**Problem statement:** Repeat, line for line, the entries below from the first line to the line containing "Consider this experimental", counting both ends.

***** Source records

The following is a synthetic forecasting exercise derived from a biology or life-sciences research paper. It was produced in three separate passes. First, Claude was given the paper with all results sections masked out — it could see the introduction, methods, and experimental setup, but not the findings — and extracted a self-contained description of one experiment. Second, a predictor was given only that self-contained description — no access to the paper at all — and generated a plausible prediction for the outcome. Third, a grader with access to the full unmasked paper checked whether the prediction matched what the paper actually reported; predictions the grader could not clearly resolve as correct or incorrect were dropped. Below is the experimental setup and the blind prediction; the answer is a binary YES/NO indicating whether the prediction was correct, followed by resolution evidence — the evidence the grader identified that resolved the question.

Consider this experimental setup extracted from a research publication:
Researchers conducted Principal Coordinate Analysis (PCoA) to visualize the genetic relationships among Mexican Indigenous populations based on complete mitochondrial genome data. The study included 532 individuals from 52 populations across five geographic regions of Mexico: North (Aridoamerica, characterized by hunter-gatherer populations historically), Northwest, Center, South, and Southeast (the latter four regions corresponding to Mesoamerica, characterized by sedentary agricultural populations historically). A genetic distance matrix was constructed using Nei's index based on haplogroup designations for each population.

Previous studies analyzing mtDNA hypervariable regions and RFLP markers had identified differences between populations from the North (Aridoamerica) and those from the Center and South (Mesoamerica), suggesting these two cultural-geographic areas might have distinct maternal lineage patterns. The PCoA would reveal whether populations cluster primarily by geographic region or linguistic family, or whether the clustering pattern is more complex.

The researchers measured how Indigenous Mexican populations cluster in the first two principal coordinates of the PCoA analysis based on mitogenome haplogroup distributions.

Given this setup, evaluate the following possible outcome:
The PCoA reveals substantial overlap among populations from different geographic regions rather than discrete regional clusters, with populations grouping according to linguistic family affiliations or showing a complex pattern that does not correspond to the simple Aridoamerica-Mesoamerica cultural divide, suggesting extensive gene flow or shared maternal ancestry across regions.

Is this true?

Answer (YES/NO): YES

**********

**Result:**
The following is a synthetic forecasting exercise derived from a biology or life-sciences research paper. It was produced in three separate passes. First, Claude was given the paper with all results sections masked out — it could see the introduction, methods, and experimental setup, but not the findings — and extracted a self-contained description of one experiment. Second, a predictor was given only that self-contained description — no access to the paper at all — and generated a plausible prediction for the outcome. Third, a grader with access to the full unmasked paper checked whether the prediction matched what the paper actually reported; predictions the grader could not clearly resolve as correct or incorrect were dropped. Below is the experimental setup and the blind prediction; the answer is a binary YES/NO indicating whether the prediction was correct, followed by resolution evidence — the evidence the grader identified that resolved the question.

Consider this experimental setup extracted from a research publication:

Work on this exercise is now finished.